- Yang Perlu Dikerjakan -
Tuliskan kembali bagian artikel tentang aksi brutal mahasiswa dari "Sebuah potret miris" sampai "analisa minggu (25/9).", dengan mengubah "generasi muda" menjadi "kaum muda".

Skip to main content

Aksi Brutal Mahasiswa, Demonstrasi dan Gagasan Tulis

Foto: Net (revolusisuci.blogspot.com)
Sebuah potret miris kembali ditunjukkan generasi muda bangsa. Padahal banyak yang berharap pada mereka agar kelak dapat membawa perubahan ke arah yang lebih baik. Sebuah judul berita yang memaksa mata untuk langsung membacanya. “Puluhan Mahasiswa IMM Minta Penganiaya Mahasiswa Ditangkap” –baca analisa minggu (25/9).
Dalam berita tersebut diterangkan bahwa seorang mahasiswa yang dengan anggota-anggotanya menganiaya seorang  kader dari organisasi oposisi. Sebuah alasan yang sebenarnya sangat remeh, namun idealisme salah kaprah yang membuat alasan itu menjadi benar. Ini lagi-lagi menjadi moment yang mencoreng dunia pendidikan Nasional. Padahal baru saja kemarin berita seputar keberhasilan pelajar indonesia memenangkan olimpiade internasional tercetak di berbagai media yang mengharumkan nama “pendidikan” kita.

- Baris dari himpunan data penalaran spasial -
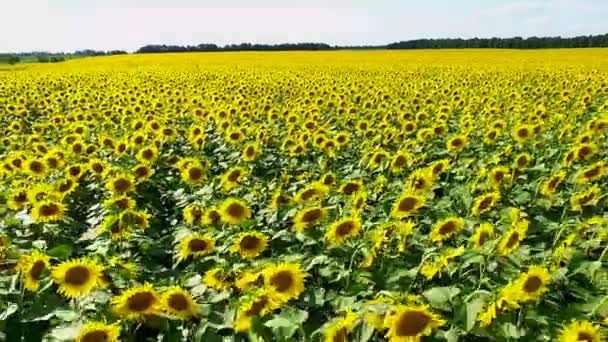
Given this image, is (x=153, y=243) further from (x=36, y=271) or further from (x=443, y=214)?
(x=443, y=214)

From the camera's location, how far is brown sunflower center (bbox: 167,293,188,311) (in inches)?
114

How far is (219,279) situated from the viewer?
3354 mm

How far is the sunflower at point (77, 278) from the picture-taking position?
319 centimetres

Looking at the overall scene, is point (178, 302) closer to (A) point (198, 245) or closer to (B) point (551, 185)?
(A) point (198, 245)

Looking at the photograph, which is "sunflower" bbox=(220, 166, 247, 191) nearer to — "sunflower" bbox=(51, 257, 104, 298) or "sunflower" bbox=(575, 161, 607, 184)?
"sunflower" bbox=(51, 257, 104, 298)

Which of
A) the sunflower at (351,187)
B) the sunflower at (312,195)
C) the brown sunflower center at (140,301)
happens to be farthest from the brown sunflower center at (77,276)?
the sunflower at (351,187)

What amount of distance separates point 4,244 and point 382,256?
2006 millimetres

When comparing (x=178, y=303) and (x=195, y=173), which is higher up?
(x=178, y=303)

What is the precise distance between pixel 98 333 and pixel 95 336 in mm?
16

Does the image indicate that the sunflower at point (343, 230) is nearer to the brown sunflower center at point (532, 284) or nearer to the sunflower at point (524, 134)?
the brown sunflower center at point (532, 284)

- Jawaban Tugas -
Sebuah potret miris kembali ditunjukkan kaum muda bangsa. Padahal banyak yang berharap pada mereka agar kelak dapat membawa perubahan ke arah yang lebih baik. Sebuah judul berita yang memaksa mata untuk langsung membacanya. “Puluhan Mahasiswa IMM Minta Penganiaya Mahasiswa Ditangkap” –baca analisa minggu (25/9).